Lastly, he's a pretty relaxed rabbit but I want to encourage him to exercise and play a little more, what could I do?


----------



## Blue eyes (Apr 9, 2015)

Is he litter trained? Does he chew carpet? (Is he neutered?)
I haven't really had a problem with my rabbits chewing carpet. We were renting when I took the photos below. My prior rabbits didn't bother carpet either. But I know that some rabbits will chew carpet. 

The yoga mats might also be chewed by some rabbits. Rolled linoleum can work to protect carpet if needed -- provided bunny can't get to the edges. You can use an exercise pen to create a limited roaming space. I'll attach another photo of how I make use of exercise pens. They come in so handy for any rabbit owner since they have so many uses. 

To encourage bunny to make use of those exercise areas, entice him with interesting things to explore. Cardboard boxes with doorways cut out, plastic or cardboard tunnels... Just change things around now and then to provide new interest. Rabbits are curious little fellas.


----------



## jordanalyse (Apr 9, 2015)

Blue eyes said:


> Is he litter trained? Does he chew carpet? (Is he neutered?)
> I haven't really had a problem with my rabbits chewing carpet. We were renting when I took the photos below. My prior rabbits didn't bother carpet either. But I know that some rabbits will chew carpet.
> 
> The yoga mats might also be chewed by some rabbits. Rolled linoleum can work to protect carpet if needed -- provided bunny can't get to the edges. You can use an exercise pen to create a limited roaming space. I'll attach another photo of how I make use of exercise pens. They come in so handy for any rabbit owner since they have so many uses.
> ...


 Yes he is neutered! He likes to chew on walls but I've never had him on any kind of carpet. He is essentially litter trained but he does have accidents sometimes. I was considering getting a large exercise pen and putting his cage in it, where would I get a good one? I'm mainly concerned he'll have an accident and stain the carpet and would feel comfortable if I had some protection under the X-pen, I dont think he'd chew it.


----------



## Blue eyes (Apr 10, 2015)

I got my exercise pen through amazon -- it's the Midwest brand and is 30" in height.
The white pen in the photo was from Petsmart. 

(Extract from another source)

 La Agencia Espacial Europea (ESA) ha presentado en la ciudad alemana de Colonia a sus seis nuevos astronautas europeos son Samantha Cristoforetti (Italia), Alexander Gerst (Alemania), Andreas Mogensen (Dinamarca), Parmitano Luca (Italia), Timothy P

Hopefully his accidents are only poos and not urine. Usually litter trained rabbits are 100% with urine in the box. But the lino will protect your carpet in either case. Just be sure the edges of the lino are beyond the pen walls.


----------



## Lokin4AReason (Apr 10, 2015)

he ll love the room and esp. running around ( while this is viewing from my two )

they will get at the corners of the toe board, carpet ( for some odd reason ), pooping ( that is a giving ), etc ...

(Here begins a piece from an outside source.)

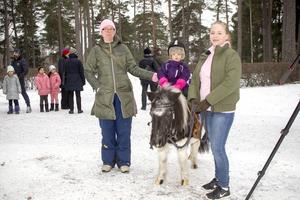 På ponnyn sitter 2-åriga Aurora Borgman. Till vänster i bild mamma Sandra Lundholm och från Gävle ponnyklubb Martina Karlsson.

I would invest in a good vacuum and a carpet cleaning vacuum ... and I would say, your good to go IMO =0)


----------



## jordanalyse (Apr 10, 2015)

Blue eyes said:


> I got my exercise pen through amazon -- it's the Midwest brand and is 30" in height.
> The white pen in the photo was from Petsmart.
> 
> Hopefully his accidents are only poos and not urine. Usually litter trained rabbits are 100% with urine in the box. But the lino will protect your carpet in either case. Just be sure the edges of the lino are beyond the pen walls.



What do you think of this? I was planning on buying two to make it larger.

http://www.amazon.com/dp/B0083ZWYWG/?tag=skimlinks_replacement-20


----------



## Blue eyes (Apr 10, 2015)

jordanalyse said:


> What do you think of this? I was planning on buying two to make it larger.
> 
> http://www.amazon.com/dp/B0083ZWYWG/?tag=skimlinks_replacement-20


 

That's only 24" in height, so too short. Plastic isn't ideal either since bunnies might chew it. 

This one from amazon already comes with 8 panels (so similar to buying 2 of the pink ones - for the price of one of the pink ones). Just be sure that you get the 30" height (or taller):
http://www.amazon.com/dp/B000H904WI/?tag=skimlinks_replacement-20


----------



## MILU (Apr 11, 2015)

** Blue Eyes: -> Bunny on a keyboard!!! -> hahah 

Jordanalyse - Put some treats in the places where you want your bunnies to jump  Make sure they see the food.

Another thing is sometimes they won't go around much in front of you.. but when you're not there anymore, there they go to explore and run, jump and binky all over. Mainly at 2 a.m. - if you're awake he'll do all of that in front of you...


----------



## Nancy McClelland (Apr 14, 2015)

Nancy used to bring some of ours to class. I put a blue plastic tarp down and then a piece of carpet on top of that. We had two playpens from petsmart I joined together se there was enough room for pans, their hutch and stuff as well as room to run and any accidental urinations were contained by the tarp under the carpet.


----------



## Larissa (Apr 21, 2015)

I haven't had a problem yet *knocks on wood* with Emma and the carpets. She actually refuses to go on the tile in the kitchen and bathroom. She will start scratching the carpet if she's bored, but she doesn't do it hard enough to damage it at all. 

To play, I'll give her treats that are in a closed toilet paper roll, lots of cardboard boxes, chew toys everywhere, etc. Though she seems just as content to play around in my closet or explore under my bed. I was also thinking of bunny-proofing my balcony and growing a herb garden for her to go out in, as she really likes to look out from the screen of the door.


----------